Paris ! la victoire de Saint-Quentin semblait en avoir ouvert les portes à Philibert-Emmanuel ; la ligue en avait remis les clés à Farnèse ; les coureurs du cardinal-infant avaient poussé jusqu’à Chantilly, en 1636. La fortune de la France, l’épée de Henri IV, la ténacité de Louis XIII, avaient écarté le péril ; mais ce péril renaissait toujours, et en cette année 1642 qui venait de finir, une bataille gagnée par les Espagnols, vainqueurs aux sources de l’Escaut, leur avait ouvert le chemin libre jusqu’à Paris, s’ils n’avaient été arrêtés par une diversion de notre armée d’Allemagne.

Au commencement de 1643, l’Espagne conservait presque tout le Brabant, les Flandres, l’Artois (moins trois places), le Hainaut (moins une place) et le Luxembourg (en y comprenant Thionville). La France, outre la Picardie, la Champagne et les Trois-Évêchés, occupait le littoral reconquis jusqu’à Calais, le Boulonnois et le comté de Guines ; de ses conquêtes éphémères en Artois elle avait conservé Arras, Hesdin et Bapaume ; elle avait détaché Landrecies du Hainaut. Si l’on considère la France actuelle, on voit que le roi catholique possédait le département du Nord (moins la petite ville de Landrecies) et celui du Pas-de-Calais (moins le littoral et trois places isolées).

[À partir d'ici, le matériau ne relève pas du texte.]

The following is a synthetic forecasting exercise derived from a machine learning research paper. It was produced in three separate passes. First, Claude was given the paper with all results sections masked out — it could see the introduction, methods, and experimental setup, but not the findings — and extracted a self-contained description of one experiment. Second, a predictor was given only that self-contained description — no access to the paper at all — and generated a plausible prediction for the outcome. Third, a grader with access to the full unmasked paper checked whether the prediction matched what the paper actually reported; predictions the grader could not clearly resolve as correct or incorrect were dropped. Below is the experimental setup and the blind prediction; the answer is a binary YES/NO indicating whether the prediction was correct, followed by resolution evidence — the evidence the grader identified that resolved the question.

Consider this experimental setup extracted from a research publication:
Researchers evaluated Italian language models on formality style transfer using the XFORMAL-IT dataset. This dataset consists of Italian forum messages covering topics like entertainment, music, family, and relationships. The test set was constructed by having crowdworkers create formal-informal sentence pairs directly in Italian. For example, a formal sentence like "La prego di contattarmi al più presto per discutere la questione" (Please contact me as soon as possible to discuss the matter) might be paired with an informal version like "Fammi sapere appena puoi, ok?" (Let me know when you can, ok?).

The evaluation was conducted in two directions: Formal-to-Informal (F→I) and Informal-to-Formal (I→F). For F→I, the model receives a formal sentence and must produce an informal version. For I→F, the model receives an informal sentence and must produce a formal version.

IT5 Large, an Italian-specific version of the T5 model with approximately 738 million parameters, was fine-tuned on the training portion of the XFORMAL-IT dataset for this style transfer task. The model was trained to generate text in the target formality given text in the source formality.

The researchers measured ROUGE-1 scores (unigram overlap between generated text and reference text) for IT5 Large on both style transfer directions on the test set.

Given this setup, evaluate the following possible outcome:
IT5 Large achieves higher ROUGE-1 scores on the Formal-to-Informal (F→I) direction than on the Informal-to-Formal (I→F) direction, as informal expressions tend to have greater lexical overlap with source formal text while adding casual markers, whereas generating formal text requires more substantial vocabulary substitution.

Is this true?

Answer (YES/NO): NO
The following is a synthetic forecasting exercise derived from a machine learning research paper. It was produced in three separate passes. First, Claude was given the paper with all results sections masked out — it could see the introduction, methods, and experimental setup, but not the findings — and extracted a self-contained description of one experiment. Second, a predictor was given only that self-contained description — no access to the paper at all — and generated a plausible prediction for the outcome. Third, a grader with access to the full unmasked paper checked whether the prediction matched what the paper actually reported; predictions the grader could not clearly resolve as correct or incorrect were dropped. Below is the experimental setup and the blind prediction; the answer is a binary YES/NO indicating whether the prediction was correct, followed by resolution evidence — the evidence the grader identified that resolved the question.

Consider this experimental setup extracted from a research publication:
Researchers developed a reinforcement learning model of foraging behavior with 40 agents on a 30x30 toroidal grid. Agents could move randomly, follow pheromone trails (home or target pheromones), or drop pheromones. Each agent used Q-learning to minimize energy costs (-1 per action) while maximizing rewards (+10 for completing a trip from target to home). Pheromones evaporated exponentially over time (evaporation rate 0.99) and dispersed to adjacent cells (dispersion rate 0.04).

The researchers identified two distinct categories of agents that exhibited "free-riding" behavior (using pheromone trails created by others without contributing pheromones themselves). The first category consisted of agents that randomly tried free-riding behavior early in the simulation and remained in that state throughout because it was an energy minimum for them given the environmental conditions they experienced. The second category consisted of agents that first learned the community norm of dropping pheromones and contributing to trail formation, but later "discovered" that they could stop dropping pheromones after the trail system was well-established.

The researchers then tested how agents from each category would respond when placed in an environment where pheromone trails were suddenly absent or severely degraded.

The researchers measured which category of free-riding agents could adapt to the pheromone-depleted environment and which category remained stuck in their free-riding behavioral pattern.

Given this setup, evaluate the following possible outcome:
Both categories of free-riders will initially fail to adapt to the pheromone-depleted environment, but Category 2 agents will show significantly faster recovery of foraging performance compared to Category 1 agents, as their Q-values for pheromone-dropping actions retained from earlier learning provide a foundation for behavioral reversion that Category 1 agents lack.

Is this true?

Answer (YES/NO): NO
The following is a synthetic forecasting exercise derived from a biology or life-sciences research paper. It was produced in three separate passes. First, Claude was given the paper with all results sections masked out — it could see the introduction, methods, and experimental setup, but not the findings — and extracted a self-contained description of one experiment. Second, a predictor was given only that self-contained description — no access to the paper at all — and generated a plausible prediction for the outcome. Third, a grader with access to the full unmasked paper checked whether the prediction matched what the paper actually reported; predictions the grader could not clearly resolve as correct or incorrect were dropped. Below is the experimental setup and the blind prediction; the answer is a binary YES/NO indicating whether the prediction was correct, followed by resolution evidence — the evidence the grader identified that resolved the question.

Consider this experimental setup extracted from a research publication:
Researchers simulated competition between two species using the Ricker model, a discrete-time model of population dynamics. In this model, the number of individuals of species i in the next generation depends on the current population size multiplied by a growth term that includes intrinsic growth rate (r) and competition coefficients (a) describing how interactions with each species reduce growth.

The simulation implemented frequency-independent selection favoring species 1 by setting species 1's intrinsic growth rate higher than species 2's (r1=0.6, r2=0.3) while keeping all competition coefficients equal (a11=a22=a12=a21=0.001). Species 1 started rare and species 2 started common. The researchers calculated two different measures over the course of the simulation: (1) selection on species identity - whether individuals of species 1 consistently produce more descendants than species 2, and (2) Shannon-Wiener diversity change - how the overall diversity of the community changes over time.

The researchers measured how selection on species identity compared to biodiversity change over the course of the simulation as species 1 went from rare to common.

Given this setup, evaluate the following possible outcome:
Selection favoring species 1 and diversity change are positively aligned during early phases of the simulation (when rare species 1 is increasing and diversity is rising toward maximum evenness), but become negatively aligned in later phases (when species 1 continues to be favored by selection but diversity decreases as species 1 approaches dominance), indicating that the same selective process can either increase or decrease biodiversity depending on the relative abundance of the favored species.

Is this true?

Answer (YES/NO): YES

Le gouverneur espagnol des Pays-Bas pouvait communiquer par Thionville avec les domaines et les alliés que son souverain conservait encore en Basse-Alsace et dans la vallée du Rhin ; enfin, avec les généraux et les terres de l’empereur. Il avait à se garder fortement vers le nord pour contenir « les rebelles » des Provinces-Unies, qui comprenaient le royaume actuel de Hollande. Maîtres des bouches du Rhin et de la Meuse, les confédérés pouvaient encore fermer l’Escaut ou l’ouvrir aux Anglais ; l’Espagne perdait ainsi le parti qu’elle aurait pu tirer de la possession d’Anvers et ne conservait sur la mer du Nord que les ports d’Ostende et de Dunkerque, presque toujours bloqués par les flottes hollandaises.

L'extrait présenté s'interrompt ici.